→ **Passage to read**:
No poverty of approaches
As October advanced I noticed more and more poverty weed bushes (Baccharis neglecta) putting out their many little white flowers. The typical visual effect is shown above in a view from alongside Bull Creek on October 14th. Notice the characteristic herringbone pattern of the branches at the right. Overnight rain had left the bushes wet, and I took advantage of that to do closeups of sodden poverty weed flowers.
As different as the last two photographs look, I took both of them at f/22 using flash. In the bottom view I aimed upward toward the cloudy-bright sky; in the middle photograph I aimed sideways.
⧖
⧖ ⧖
⧖ ⧖ ⧖
⧖ ⧖
⧖
“For the contemporary reader, much of English literature can induce a kind of moral peanut allergy.” That’s one zinger from Michael Lewis’s article in the November 2021 issue of Commentary, “Wokeness and the English Language,” which I recommend.
© 2021 Steven Schwartzman
No poverty in your daily photography accomplishments!
Peter Klopp
October 29, 2021 at 9:23 AM
Thanks so much for your appreciation. I keep chugging away.
Steve Schwartzman
October 29, 2021 at 12:29 PM
Poverty weed seems to be a rather odd name for a plant, and it is also called New Deal weed and Roosevelt weed. I was curious how these common names became applied to this plant, and found a couple sources that state that this plant was used during the Dust Bowl days of the 1930s for soil erosion control. And the 30s were the time of FDR and the New Deal.
Tom Lebsack
October 29, 2021 at 2:30 PM
The explanation I’ve read is that after many homesteaders went broke on the Great Plains in the 1930s and left their properties, Baccharis neglecta was very good at colonizing the abandoned land. I’ve seen it do that along Lake Travis when land that had been underwater got exposed during a drought. The explanation you found seems plausible, too, and the two aren’t mutually exclusive.

→ **Short problem 1**: In the poverty weed post, what aperture setting was used for the last two photographs?

Recorded data:
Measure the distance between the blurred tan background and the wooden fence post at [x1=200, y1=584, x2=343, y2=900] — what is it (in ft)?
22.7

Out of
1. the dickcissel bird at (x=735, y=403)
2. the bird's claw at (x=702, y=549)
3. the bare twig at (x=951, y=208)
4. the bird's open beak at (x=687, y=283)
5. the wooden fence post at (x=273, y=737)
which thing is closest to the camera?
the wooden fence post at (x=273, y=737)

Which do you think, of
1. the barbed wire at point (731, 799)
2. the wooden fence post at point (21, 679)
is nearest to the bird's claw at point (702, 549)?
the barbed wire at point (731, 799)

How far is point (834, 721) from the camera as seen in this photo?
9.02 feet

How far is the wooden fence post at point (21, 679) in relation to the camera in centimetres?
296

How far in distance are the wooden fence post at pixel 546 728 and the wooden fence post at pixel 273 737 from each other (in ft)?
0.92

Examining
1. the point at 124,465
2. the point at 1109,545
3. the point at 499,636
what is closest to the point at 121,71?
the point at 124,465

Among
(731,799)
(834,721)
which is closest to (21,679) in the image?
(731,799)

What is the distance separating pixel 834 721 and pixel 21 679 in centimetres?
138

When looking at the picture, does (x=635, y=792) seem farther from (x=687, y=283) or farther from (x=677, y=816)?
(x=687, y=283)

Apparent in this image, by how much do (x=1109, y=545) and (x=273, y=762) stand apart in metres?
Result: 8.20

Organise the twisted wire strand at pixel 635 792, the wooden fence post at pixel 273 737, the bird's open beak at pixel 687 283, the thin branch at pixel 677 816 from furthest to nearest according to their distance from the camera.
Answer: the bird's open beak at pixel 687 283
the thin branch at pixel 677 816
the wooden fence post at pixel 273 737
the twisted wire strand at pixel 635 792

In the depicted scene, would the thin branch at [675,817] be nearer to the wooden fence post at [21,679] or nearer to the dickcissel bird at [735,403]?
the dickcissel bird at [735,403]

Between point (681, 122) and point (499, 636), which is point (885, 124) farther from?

→ **Short problem 2**: Retype the entries exactly, from the first line of the entries up to and including the line that contains "Result: 8.20".

→ **Correct answer 1**: f/22, with flash

→ **Correct answer 2**:
Measure the distance between the blurred tan background and the wooden fence post at [x1=200, y1=584, x2=343, y2=900] — what is it (in ft)?
22.7

Out of
1. the dickcissel bird at (x=735, y=403)
2. the bird's claw at (x=702, y=549)
3. the bare twig at (x=951, y=208)
4. the bird's open beak at (x=687, y=283)
5. the wooden fence post at (x=273, y=737)
which thing is closest to the camera?
the wooden fence post at (x=273, y=737)

Which do you think, of
1. the barbed wire at point (731, 799)
2. the wooden fence post at point (21, 679)
is nearest to the bird's claw at point (702, 549)?
the barbed wire at point (731, 799)

How far is point (834, 721) from the camera as seen in this photo?
9.02 feet

How far is the wooden fence post at point (21, 679) in relation to the camera in centimetres?
296

How far in distance are the wooden fence post at pixel 546 728 and the wooden fence post at pixel 273 737 from each other (in ft)?
0.92

Examining
1. the point at 124,465
2. the point at 1109,545
3. the point at 499,636
what is closest to the point at 121,71?
the point at 124,465

Among
(731,799)
(834,721)
which is closest to (21,679) in the image?
(731,799)

What is the distance separating pixel 834 721 and pixel 21 679 in centimetres?
138

When looking at the picture, does (x=635, y=792) seem farther from (x=687, y=283) or farther from (x=677, y=816)?
(x=687, y=283)

Apparent in this image, by how much do (x=1109, y=545) and (x=273, y=762) stand apart in metres?
Result: 8.20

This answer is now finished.